2017 Cape Town [Global Evidence Summit]

Shemilt I¹, Hollands G², Carter P², Thomas J¹

¹EPPI-Centre, University College London

²Behaviour and Health Research Unit, University of Cambridge

Background: Study identification is a time-intensive phase of systematic-review production and a key driver of the total cost. Machine-Learning (ML) tools have the potential to speed up study identification and reduce manual screening workload, making previously intractable reviews with ‘too many records’ problems more feasible. However ML tools have not previously been deployed in Cochrane reviews.

Objectives: To explore and evaluate the use of ML tools to support efficient study identification in Cochrane reviews.

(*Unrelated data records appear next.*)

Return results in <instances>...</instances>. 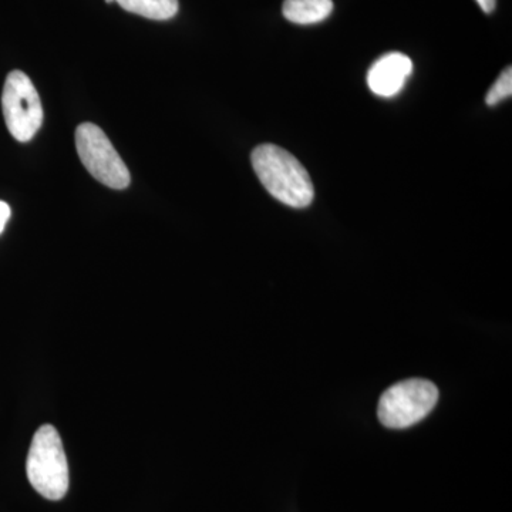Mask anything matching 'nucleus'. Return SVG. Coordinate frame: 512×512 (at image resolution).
I'll use <instances>...</instances> for the list:
<instances>
[{"label":"nucleus","instance_id":"nucleus-1","mask_svg":"<svg viewBox=\"0 0 512 512\" xmlns=\"http://www.w3.org/2000/svg\"><path fill=\"white\" fill-rule=\"evenodd\" d=\"M252 167L265 190L292 208H306L315 198V187L306 168L289 151L275 144H261L252 151Z\"/></svg>","mask_w":512,"mask_h":512},{"label":"nucleus","instance_id":"nucleus-2","mask_svg":"<svg viewBox=\"0 0 512 512\" xmlns=\"http://www.w3.org/2000/svg\"><path fill=\"white\" fill-rule=\"evenodd\" d=\"M26 473L32 487L47 500H62L69 490V464L62 439L50 424L40 427L33 436Z\"/></svg>","mask_w":512,"mask_h":512},{"label":"nucleus","instance_id":"nucleus-3","mask_svg":"<svg viewBox=\"0 0 512 512\" xmlns=\"http://www.w3.org/2000/svg\"><path fill=\"white\" fill-rule=\"evenodd\" d=\"M437 400L436 384L424 379L404 380L383 393L377 416L387 429H407L429 416Z\"/></svg>","mask_w":512,"mask_h":512},{"label":"nucleus","instance_id":"nucleus-4","mask_svg":"<svg viewBox=\"0 0 512 512\" xmlns=\"http://www.w3.org/2000/svg\"><path fill=\"white\" fill-rule=\"evenodd\" d=\"M76 148L80 161L99 183L113 190H126L131 175L109 137L99 126L83 123L76 128Z\"/></svg>","mask_w":512,"mask_h":512},{"label":"nucleus","instance_id":"nucleus-5","mask_svg":"<svg viewBox=\"0 0 512 512\" xmlns=\"http://www.w3.org/2000/svg\"><path fill=\"white\" fill-rule=\"evenodd\" d=\"M2 110L9 133L20 143H28L43 124L39 93L28 74L15 70L6 77Z\"/></svg>","mask_w":512,"mask_h":512},{"label":"nucleus","instance_id":"nucleus-6","mask_svg":"<svg viewBox=\"0 0 512 512\" xmlns=\"http://www.w3.org/2000/svg\"><path fill=\"white\" fill-rule=\"evenodd\" d=\"M413 73V62L403 53H387L377 59L367 73V86L376 96L394 97L402 92Z\"/></svg>","mask_w":512,"mask_h":512},{"label":"nucleus","instance_id":"nucleus-7","mask_svg":"<svg viewBox=\"0 0 512 512\" xmlns=\"http://www.w3.org/2000/svg\"><path fill=\"white\" fill-rule=\"evenodd\" d=\"M332 12V0H285L282 6L285 19L296 25L323 22Z\"/></svg>","mask_w":512,"mask_h":512},{"label":"nucleus","instance_id":"nucleus-8","mask_svg":"<svg viewBox=\"0 0 512 512\" xmlns=\"http://www.w3.org/2000/svg\"><path fill=\"white\" fill-rule=\"evenodd\" d=\"M121 8L151 20H168L178 13V0H114Z\"/></svg>","mask_w":512,"mask_h":512},{"label":"nucleus","instance_id":"nucleus-9","mask_svg":"<svg viewBox=\"0 0 512 512\" xmlns=\"http://www.w3.org/2000/svg\"><path fill=\"white\" fill-rule=\"evenodd\" d=\"M512 94V70L511 67L505 69L501 76L498 77L497 82L493 84L487 97H485V103L488 106H497L501 100L508 99Z\"/></svg>","mask_w":512,"mask_h":512},{"label":"nucleus","instance_id":"nucleus-10","mask_svg":"<svg viewBox=\"0 0 512 512\" xmlns=\"http://www.w3.org/2000/svg\"><path fill=\"white\" fill-rule=\"evenodd\" d=\"M10 218V207L6 202L0 201V234L5 231Z\"/></svg>","mask_w":512,"mask_h":512},{"label":"nucleus","instance_id":"nucleus-11","mask_svg":"<svg viewBox=\"0 0 512 512\" xmlns=\"http://www.w3.org/2000/svg\"><path fill=\"white\" fill-rule=\"evenodd\" d=\"M477 3L485 13L493 12L495 6H497V0H477Z\"/></svg>","mask_w":512,"mask_h":512},{"label":"nucleus","instance_id":"nucleus-12","mask_svg":"<svg viewBox=\"0 0 512 512\" xmlns=\"http://www.w3.org/2000/svg\"><path fill=\"white\" fill-rule=\"evenodd\" d=\"M106 3H109L110 5V3H114V0H106Z\"/></svg>","mask_w":512,"mask_h":512}]
</instances>
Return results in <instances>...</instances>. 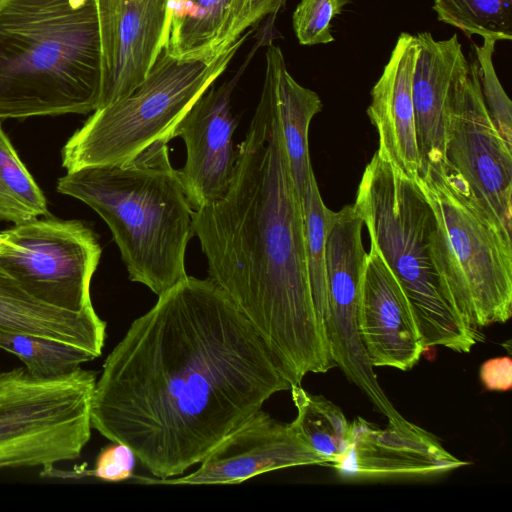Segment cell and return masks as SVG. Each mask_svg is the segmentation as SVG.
Here are the masks:
<instances>
[{
	"instance_id": "obj_30",
	"label": "cell",
	"mask_w": 512,
	"mask_h": 512,
	"mask_svg": "<svg viewBox=\"0 0 512 512\" xmlns=\"http://www.w3.org/2000/svg\"><path fill=\"white\" fill-rule=\"evenodd\" d=\"M480 381L488 391L505 392L512 387V359L510 356L486 360L480 367Z\"/></svg>"
},
{
	"instance_id": "obj_24",
	"label": "cell",
	"mask_w": 512,
	"mask_h": 512,
	"mask_svg": "<svg viewBox=\"0 0 512 512\" xmlns=\"http://www.w3.org/2000/svg\"><path fill=\"white\" fill-rule=\"evenodd\" d=\"M0 348L14 354L39 379L65 377L96 359L88 351L61 341L0 330Z\"/></svg>"
},
{
	"instance_id": "obj_14",
	"label": "cell",
	"mask_w": 512,
	"mask_h": 512,
	"mask_svg": "<svg viewBox=\"0 0 512 512\" xmlns=\"http://www.w3.org/2000/svg\"><path fill=\"white\" fill-rule=\"evenodd\" d=\"M97 6L100 108L129 94L147 76L164 46L168 0H97Z\"/></svg>"
},
{
	"instance_id": "obj_31",
	"label": "cell",
	"mask_w": 512,
	"mask_h": 512,
	"mask_svg": "<svg viewBox=\"0 0 512 512\" xmlns=\"http://www.w3.org/2000/svg\"><path fill=\"white\" fill-rule=\"evenodd\" d=\"M285 0H251V25L267 15L277 13Z\"/></svg>"
},
{
	"instance_id": "obj_20",
	"label": "cell",
	"mask_w": 512,
	"mask_h": 512,
	"mask_svg": "<svg viewBox=\"0 0 512 512\" xmlns=\"http://www.w3.org/2000/svg\"><path fill=\"white\" fill-rule=\"evenodd\" d=\"M0 330L45 337L102 353L106 323L96 311L73 312L37 301L0 277Z\"/></svg>"
},
{
	"instance_id": "obj_8",
	"label": "cell",
	"mask_w": 512,
	"mask_h": 512,
	"mask_svg": "<svg viewBox=\"0 0 512 512\" xmlns=\"http://www.w3.org/2000/svg\"><path fill=\"white\" fill-rule=\"evenodd\" d=\"M96 373L39 379L25 367L0 372V470L77 459L91 437Z\"/></svg>"
},
{
	"instance_id": "obj_5",
	"label": "cell",
	"mask_w": 512,
	"mask_h": 512,
	"mask_svg": "<svg viewBox=\"0 0 512 512\" xmlns=\"http://www.w3.org/2000/svg\"><path fill=\"white\" fill-rule=\"evenodd\" d=\"M401 284L426 350L443 346L468 353L483 340L447 294L432 260L435 217L415 178L377 151L366 165L352 205Z\"/></svg>"
},
{
	"instance_id": "obj_32",
	"label": "cell",
	"mask_w": 512,
	"mask_h": 512,
	"mask_svg": "<svg viewBox=\"0 0 512 512\" xmlns=\"http://www.w3.org/2000/svg\"><path fill=\"white\" fill-rule=\"evenodd\" d=\"M3 242H4V236H3V234L0 232V251H1V248H2V245H3Z\"/></svg>"
},
{
	"instance_id": "obj_22",
	"label": "cell",
	"mask_w": 512,
	"mask_h": 512,
	"mask_svg": "<svg viewBox=\"0 0 512 512\" xmlns=\"http://www.w3.org/2000/svg\"><path fill=\"white\" fill-rule=\"evenodd\" d=\"M290 391L297 410L291 425L326 465L334 462L349 445L351 423L338 406L323 396L312 395L296 384L291 385Z\"/></svg>"
},
{
	"instance_id": "obj_25",
	"label": "cell",
	"mask_w": 512,
	"mask_h": 512,
	"mask_svg": "<svg viewBox=\"0 0 512 512\" xmlns=\"http://www.w3.org/2000/svg\"><path fill=\"white\" fill-rule=\"evenodd\" d=\"M433 10L468 36L512 40V0H433Z\"/></svg>"
},
{
	"instance_id": "obj_7",
	"label": "cell",
	"mask_w": 512,
	"mask_h": 512,
	"mask_svg": "<svg viewBox=\"0 0 512 512\" xmlns=\"http://www.w3.org/2000/svg\"><path fill=\"white\" fill-rule=\"evenodd\" d=\"M240 36L214 57L177 59L162 48L144 80L129 94L96 109L61 151L67 172L125 163L155 142H169L196 102L243 44Z\"/></svg>"
},
{
	"instance_id": "obj_28",
	"label": "cell",
	"mask_w": 512,
	"mask_h": 512,
	"mask_svg": "<svg viewBox=\"0 0 512 512\" xmlns=\"http://www.w3.org/2000/svg\"><path fill=\"white\" fill-rule=\"evenodd\" d=\"M348 0H301L293 12L295 35L302 45L334 41L331 21L340 15Z\"/></svg>"
},
{
	"instance_id": "obj_1",
	"label": "cell",
	"mask_w": 512,
	"mask_h": 512,
	"mask_svg": "<svg viewBox=\"0 0 512 512\" xmlns=\"http://www.w3.org/2000/svg\"><path fill=\"white\" fill-rule=\"evenodd\" d=\"M290 387L228 294L209 277L187 276L159 295L107 356L91 426L168 479Z\"/></svg>"
},
{
	"instance_id": "obj_23",
	"label": "cell",
	"mask_w": 512,
	"mask_h": 512,
	"mask_svg": "<svg viewBox=\"0 0 512 512\" xmlns=\"http://www.w3.org/2000/svg\"><path fill=\"white\" fill-rule=\"evenodd\" d=\"M49 215L47 199L0 122V221L20 224Z\"/></svg>"
},
{
	"instance_id": "obj_17",
	"label": "cell",
	"mask_w": 512,
	"mask_h": 512,
	"mask_svg": "<svg viewBox=\"0 0 512 512\" xmlns=\"http://www.w3.org/2000/svg\"><path fill=\"white\" fill-rule=\"evenodd\" d=\"M417 57L412 100L421 170L444 161L448 113L456 83L469 67L457 34L435 40L429 32L416 36ZM421 172V171H420Z\"/></svg>"
},
{
	"instance_id": "obj_6",
	"label": "cell",
	"mask_w": 512,
	"mask_h": 512,
	"mask_svg": "<svg viewBox=\"0 0 512 512\" xmlns=\"http://www.w3.org/2000/svg\"><path fill=\"white\" fill-rule=\"evenodd\" d=\"M434 217L435 269L463 318L481 329L512 314L511 233L445 161L415 178Z\"/></svg>"
},
{
	"instance_id": "obj_26",
	"label": "cell",
	"mask_w": 512,
	"mask_h": 512,
	"mask_svg": "<svg viewBox=\"0 0 512 512\" xmlns=\"http://www.w3.org/2000/svg\"><path fill=\"white\" fill-rule=\"evenodd\" d=\"M303 210L306 263L311 295L315 311L324 328L326 314L325 248L327 231L333 211L324 204L314 174L310 177L303 199Z\"/></svg>"
},
{
	"instance_id": "obj_29",
	"label": "cell",
	"mask_w": 512,
	"mask_h": 512,
	"mask_svg": "<svg viewBox=\"0 0 512 512\" xmlns=\"http://www.w3.org/2000/svg\"><path fill=\"white\" fill-rule=\"evenodd\" d=\"M136 459L127 445L113 442L101 450L90 474L103 481H124L133 477Z\"/></svg>"
},
{
	"instance_id": "obj_18",
	"label": "cell",
	"mask_w": 512,
	"mask_h": 512,
	"mask_svg": "<svg viewBox=\"0 0 512 512\" xmlns=\"http://www.w3.org/2000/svg\"><path fill=\"white\" fill-rule=\"evenodd\" d=\"M416 37L399 35L384 70L371 90L367 115L375 126L377 152L411 178L419 176L422 163L418 151L412 80L417 57Z\"/></svg>"
},
{
	"instance_id": "obj_2",
	"label": "cell",
	"mask_w": 512,
	"mask_h": 512,
	"mask_svg": "<svg viewBox=\"0 0 512 512\" xmlns=\"http://www.w3.org/2000/svg\"><path fill=\"white\" fill-rule=\"evenodd\" d=\"M193 223L209 278L260 334L289 383L336 367L311 295L303 204L267 74L228 190L195 210Z\"/></svg>"
},
{
	"instance_id": "obj_4",
	"label": "cell",
	"mask_w": 512,
	"mask_h": 512,
	"mask_svg": "<svg viewBox=\"0 0 512 512\" xmlns=\"http://www.w3.org/2000/svg\"><path fill=\"white\" fill-rule=\"evenodd\" d=\"M56 191L82 201L106 222L131 281L159 296L188 276L185 252L194 235V211L170 162L168 142H155L122 164L67 172Z\"/></svg>"
},
{
	"instance_id": "obj_3",
	"label": "cell",
	"mask_w": 512,
	"mask_h": 512,
	"mask_svg": "<svg viewBox=\"0 0 512 512\" xmlns=\"http://www.w3.org/2000/svg\"><path fill=\"white\" fill-rule=\"evenodd\" d=\"M97 0H0V122L99 106Z\"/></svg>"
},
{
	"instance_id": "obj_10",
	"label": "cell",
	"mask_w": 512,
	"mask_h": 512,
	"mask_svg": "<svg viewBox=\"0 0 512 512\" xmlns=\"http://www.w3.org/2000/svg\"><path fill=\"white\" fill-rule=\"evenodd\" d=\"M363 222L352 205L332 212L325 248L326 314L324 328L331 356L387 419L401 416L381 388L358 329V314L367 252Z\"/></svg>"
},
{
	"instance_id": "obj_12",
	"label": "cell",
	"mask_w": 512,
	"mask_h": 512,
	"mask_svg": "<svg viewBox=\"0 0 512 512\" xmlns=\"http://www.w3.org/2000/svg\"><path fill=\"white\" fill-rule=\"evenodd\" d=\"M182 477L146 479L171 485L239 484L257 475L295 466L326 465L291 423H282L261 409L224 437Z\"/></svg>"
},
{
	"instance_id": "obj_13",
	"label": "cell",
	"mask_w": 512,
	"mask_h": 512,
	"mask_svg": "<svg viewBox=\"0 0 512 512\" xmlns=\"http://www.w3.org/2000/svg\"><path fill=\"white\" fill-rule=\"evenodd\" d=\"M467 463L449 453L429 432L400 416L384 429L361 417L351 422L345 452L327 464L344 479L433 476Z\"/></svg>"
},
{
	"instance_id": "obj_19",
	"label": "cell",
	"mask_w": 512,
	"mask_h": 512,
	"mask_svg": "<svg viewBox=\"0 0 512 512\" xmlns=\"http://www.w3.org/2000/svg\"><path fill=\"white\" fill-rule=\"evenodd\" d=\"M251 0H168L163 49L177 59L214 57L251 26Z\"/></svg>"
},
{
	"instance_id": "obj_16",
	"label": "cell",
	"mask_w": 512,
	"mask_h": 512,
	"mask_svg": "<svg viewBox=\"0 0 512 512\" xmlns=\"http://www.w3.org/2000/svg\"><path fill=\"white\" fill-rule=\"evenodd\" d=\"M358 329L373 367L408 371L426 351L412 306L373 244L362 281Z\"/></svg>"
},
{
	"instance_id": "obj_27",
	"label": "cell",
	"mask_w": 512,
	"mask_h": 512,
	"mask_svg": "<svg viewBox=\"0 0 512 512\" xmlns=\"http://www.w3.org/2000/svg\"><path fill=\"white\" fill-rule=\"evenodd\" d=\"M483 39L481 46L475 45V62L482 97L501 137L512 148V103L500 84L492 61L497 41L492 38Z\"/></svg>"
},
{
	"instance_id": "obj_15",
	"label": "cell",
	"mask_w": 512,
	"mask_h": 512,
	"mask_svg": "<svg viewBox=\"0 0 512 512\" xmlns=\"http://www.w3.org/2000/svg\"><path fill=\"white\" fill-rule=\"evenodd\" d=\"M232 84L209 88L178 123L174 138L183 139L186 161L178 174L193 211L221 199L231 182L237 120L231 111Z\"/></svg>"
},
{
	"instance_id": "obj_21",
	"label": "cell",
	"mask_w": 512,
	"mask_h": 512,
	"mask_svg": "<svg viewBox=\"0 0 512 512\" xmlns=\"http://www.w3.org/2000/svg\"><path fill=\"white\" fill-rule=\"evenodd\" d=\"M278 106L283 140L297 192L303 199L312 174L308 134L313 117L322 109L318 94L300 85L289 73L282 50L270 43L265 54Z\"/></svg>"
},
{
	"instance_id": "obj_9",
	"label": "cell",
	"mask_w": 512,
	"mask_h": 512,
	"mask_svg": "<svg viewBox=\"0 0 512 512\" xmlns=\"http://www.w3.org/2000/svg\"><path fill=\"white\" fill-rule=\"evenodd\" d=\"M1 233V278L50 306L73 312L94 309L90 285L102 250L88 226L49 214Z\"/></svg>"
},
{
	"instance_id": "obj_11",
	"label": "cell",
	"mask_w": 512,
	"mask_h": 512,
	"mask_svg": "<svg viewBox=\"0 0 512 512\" xmlns=\"http://www.w3.org/2000/svg\"><path fill=\"white\" fill-rule=\"evenodd\" d=\"M444 161L511 233L512 148L486 109L475 60L469 62L453 92Z\"/></svg>"
}]
</instances>
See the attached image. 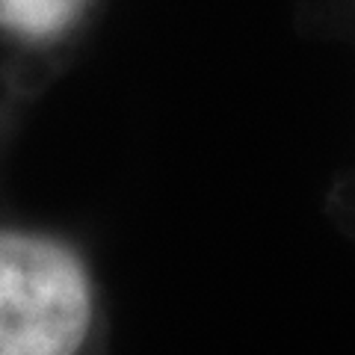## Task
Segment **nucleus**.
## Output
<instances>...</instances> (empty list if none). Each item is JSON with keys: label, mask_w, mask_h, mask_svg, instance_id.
Instances as JSON below:
<instances>
[{"label": "nucleus", "mask_w": 355, "mask_h": 355, "mask_svg": "<svg viewBox=\"0 0 355 355\" xmlns=\"http://www.w3.org/2000/svg\"><path fill=\"white\" fill-rule=\"evenodd\" d=\"M92 323L83 261L53 237L0 228V355H80Z\"/></svg>", "instance_id": "1"}, {"label": "nucleus", "mask_w": 355, "mask_h": 355, "mask_svg": "<svg viewBox=\"0 0 355 355\" xmlns=\"http://www.w3.org/2000/svg\"><path fill=\"white\" fill-rule=\"evenodd\" d=\"M80 0H0V24L30 39L53 36L71 21Z\"/></svg>", "instance_id": "2"}]
</instances>
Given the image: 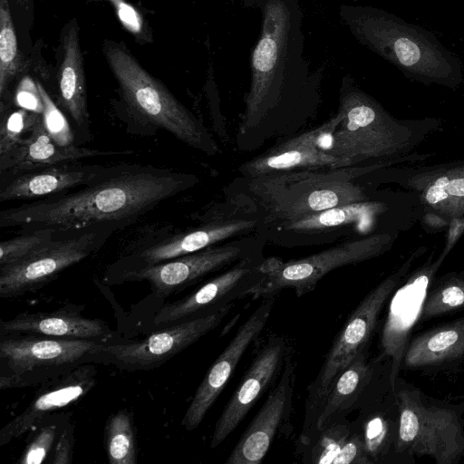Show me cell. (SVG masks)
Returning a JSON list of instances; mask_svg holds the SVG:
<instances>
[{
	"mask_svg": "<svg viewBox=\"0 0 464 464\" xmlns=\"http://www.w3.org/2000/svg\"><path fill=\"white\" fill-rule=\"evenodd\" d=\"M193 174L152 166L121 165L83 188L2 210L1 228L52 229L56 236L114 230L193 187Z\"/></svg>",
	"mask_w": 464,
	"mask_h": 464,
	"instance_id": "1",
	"label": "cell"
},
{
	"mask_svg": "<svg viewBox=\"0 0 464 464\" xmlns=\"http://www.w3.org/2000/svg\"><path fill=\"white\" fill-rule=\"evenodd\" d=\"M262 12L260 37L250 58L251 83L246 98L245 128L261 116L316 87V74L304 57L299 0H257Z\"/></svg>",
	"mask_w": 464,
	"mask_h": 464,
	"instance_id": "2",
	"label": "cell"
},
{
	"mask_svg": "<svg viewBox=\"0 0 464 464\" xmlns=\"http://www.w3.org/2000/svg\"><path fill=\"white\" fill-rule=\"evenodd\" d=\"M103 51L121 97L135 117L150 128L167 130L208 155L218 151L201 122L123 44L107 41Z\"/></svg>",
	"mask_w": 464,
	"mask_h": 464,
	"instance_id": "3",
	"label": "cell"
},
{
	"mask_svg": "<svg viewBox=\"0 0 464 464\" xmlns=\"http://www.w3.org/2000/svg\"><path fill=\"white\" fill-rule=\"evenodd\" d=\"M400 401L398 455L400 464L430 457L436 464H458L464 459V406L428 397L399 376L395 379Z\"/></svg>",
	"mask_w": 464,
	"mask_h": 464,
	"instance_id": "4",
	"label": "cell"
},
{
	"mask_svg": "<svg viewBox=\"0 0 464 464\" xmlns=\"http://www.w3.org/2000/svg\"><path fill=\"white\" fill-rule=\"evenodd\" d=\"M102 341L0 334V390L41 385L82 364Z\"/></svg>",
	"mask_w": 464,
	"mask_h": 464,
	"instance_id": "5",
	"label": "cell"
},
{
	"mask_svg": "<svg viewBox=\"0 0 464 464\" xmlns=\"http://www.w3.org/2000/svg\"><path fill=\"white\" fill-rule=\"evenodd\" d=\"M112 229L94 228L56 236L28 256L0 267V296L14 298L42 288L98 250Z\"/></svg>",
	"mask_w": 464,
	"mask_h": 464,
	"instance_id": "6",
	"label": "cell"
},
{
	"mask_svg": "<svg viewBox=\"0 0 464 464\" xmlns=\"http://www.w3.org/2000/svg\"><path fill=\"white\" fill-rule=\"evenodd\" d=\"M397 376L392 359L386 354L378 357L372 377L354 409L358 416L351 423L361 433L372 464H400Z\"/></svg>",
	"mask_w": 464,
	"mask_h": 464,
	"instance_id": "7",
	"label": "cell"
},
{
	"mask_svg": "<svg viewBox=\"0 0 464 464\" xmlns=\"http://www.w3.org/2000/svg\"><path fill=\"white\" fill-rule=\"evenodd\" d=\"M400 275L382 281L362 300L346 320L330 347L324 363L308 386L305 423L317 418L319 410L339 373L357 353L369 346L379 315L389 298L395 293Z\"/></svg>",
	"mask_w": 464,
	"mask_h": 464,
	"instance_id": "8",
	"label": "cell"
},
{
	"mask_svg": "<svg viewBox=\"0 0 464 464\" xmlns=\"http://www.w3.org/2000/svg\"><path fill=\"white\" fill-rule=\"evenodd\" d=\"M230 308L163 327L136 342H101L92 351V361L111 364L122 371L155 369L217 328Z\"/></svg>",
	"mask_w": 464,
	"mask_h": 464,
	"instance_id": "9",
	"label": "cell"
},
{
	"mask_svg": "<svg viewBox=\"0 0 464 464\" xmlns=\"http://www.w3.org/2000/svg\"><path fill=\"white\" fill-rule=\"evenodd\" d=\"M374 245L372 239L346 241L287 262L276 257L265 258L261 264L264 278L251 297H275L285 288H292L297 296H303L314 290L319 280L329 272L370 257L374 253Z\"/></svg>",
	"mask_w": 464,
	"mask_h": 464,
	"instance_id": "10",
	"label": "cell"
},
{
	"mask_svg": "<svg viewBox=\"0 0 464 464\" xmlns=\"http://www.w3.org/2000/svg\"><path fill=\"white\" fill-rule=\"evenodd\" d=\"M260 253L248 239L205 249L151 266L127 270L122 277L130 281H147L153 293L161 298L176 294L209 274L220 271L241 259Z\"/></svg>",
	"mask_w": 464,
	"mask_h": 464,
	"instance_id": "11",
	"label": "cell"
},
{
	"mask_svg": "<svg viewBox=\"0 0 464 464\" xmlns=\"http://www.w3.org/2000/svg\"><path fill=\"white\" fill-rule=\"evenodd\" d=\"M257 253L245 257L182 299L165 304L154 318L156 326L166 327L231 307L237 299L251 296L264 278Z\"/></svg>",
	"mask_w": 464,
	"mask_h": 464,
	"instance_id": "12",
	"label": "cell"
},
{
	"mask_svg": "<svg viewBox=\"0 0 464 464\" xmlns=\"http://www.w3.org/2000/svg\"><path fill=\"white\" fill-rule=\"evenodd\" d=\"M290 355V346L283 335L273 334L266 339L218 417L210 441L211 449L221 444L264 392L275 385Z\"/></svg>",
	"mask_w": 464,
	"mask_h": 464,
	"instance_id": "13",
	"label": "cell"
},
{
	"mask_svg": "<svg viewBox=\"0 0 464 464\" xmlns=\"http://www.w3.org/2000/svg\"><path fill=\"white\" fill-rule=\"evenodd\" d=\"M274 301V297L264 298L208 369L181 420L187 430L191 431L201 423L247 348L257 340L271 315Z\"/></svg>",
	"mask_w": 464,
	"mask_h": 464,
	"instance_id": "14",
	"label": "cell"
},
{
	"mask_svg": "<svg viewBox=\"0 0 464 464\" xmlns=\"http://www.w3.org/2000/svg\"><path fill=\"white\" fill-rule=\"evenodd\" d=\"M295 380V364L291 354L265 403L242 433L226 463L259 464L262 461L275 437L289 421Z\"/></svg>",
	"mask_w": 464,
	"mask_h": 464,
	"instance_id": "15",
	"label": "cell"
},
{
	"mask_svg": "<svg viewBox=\"0 0 464 464\" xmlns=\"http://www.w3.org/2000/svg\"><path fill=\"white\" fill-rule=\"evenodd\" d=\"M360 189L337 173L309 174L303 177L301 185L290 186L286 190H275L269 199L267 218L279 219L282 224L323 210L353 202H359Z\"/></svg>",
	"mask_w": 464,
	"mask_h": 464,
	"instance_id": "16",
	"label": "cell"
},
{
	"mask_svg": "<svg viewBox=\"0 0 464 464\" xmlns=\"http://www.w3.org/2000/svg\"><path fill=\"white\" fill-rule=\"evenodd\" d=\"M96 382L97 369L87 362L41 384L28 406L0 430V446L21 438L44 418L82 399Z\"/></svg>",
	"mask_w": 464,
	"mask_h": 464,
	"instance_id": "17",
	"label": "cell"
},
{
	"mask_svg": "<svg viewBox=\"0 0 464 464\" xmlns=\"http://www.w3.org/2000/svg\"><path fill=\"white\" fill-rule=\"evenodd\" d=\"M257 218H227L210 221L198 227L175 234L136 251L131 258L138 268L198 252L237 235L252 230Z\"/></svg>",
	"mask_w": 464,
	"mask_h": 464,
	"instance_id": "18",
	"label": "cell"
},
{
	"mask_svg": "<svg viewBox=\"0 0 464 464\" xmlns=\"http://www.w3.org/2000/svg\"><path fill=\"white\" fill-rule=\"evenodd\" d=\"M126 153L130 151L102 150L75 145L60 146L44 129L41 116L28 135L10 152L0 157V172L17 175L81 159Z\"/></svg>",
	"mask_w": 464,
	"mask_h": 464,
	"instance_id": "19",
	"label": "cell"
},
{
	"mask_svg": "<svg viewBox=\"0 0 464 464\" xmlns=\"http://www.w3.org/2000/svg\"><path fill=\"white\" fill-rule=\"evenodd\" d=\"M319 128L294 137L245 164L239 170L248 178H259L304 168L339 169L351 164L319 147Z\"/></svg>",
	"mask_w": 464,
	"mask_h": 464,
	"instance_id": "20",
	"label": "cell"
},
{
	"mask_svg": "<svg viewBox=\"0 0 464 464\" xmlns=\"http://www.w3.org/2000/svg\"><path fill=\"white\" fill-rule=\"evenodd\" d=\"M113 167L67 162L22 173L1 187L0 201L37 198L86 186Z\"/></svg>",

Methods: A novel, semi-automated screening workflow – incorporating both active learning and topic-modelling tools – was designed and implemented in a Cochrane Public Health review to help identify eligible studies among c. 157 000 unique citations retrieved by electronic searches of 11 databases. Electronic searches were supplemented by extensive searches of other resources. A cost-effectiveness analysis (CEA) was conducted to model and compare: (A) the novel, semi-automated workflow; with (B) a conventional screening workflow; and, (C) a semi-automated workflow incorporating active learning without topic modelling.

Results: Use of the novel, semi-automated workflow (A) reduced manual title-abstract screening workload by 83% in this review, compared with conventional screening (B), without any loss of recall. Topic modelling did not identify any eligible studies. Searches of other resources identified 4 further eligible studies but none were published prior to the date of last search, so were not represented among the c. 157 000 electronic search results. A full set of CEA results will be presented. Prior to having full CEA results, it is clear that the modelled semi-automated workflow incorporating active learning without topic modelling (C) ‘dominates’ the other options (A and B) in this case, i.e. it would cost less, with identical recall.

Conclusions: Use of ML tools can make study identification more efficient in Cochrane reviews that have a ‘too many records’ problem. Further evaluations of ML tools are needed to assess the generalisability of this finding and to help build an evidence base for efficient workflow design in reviews.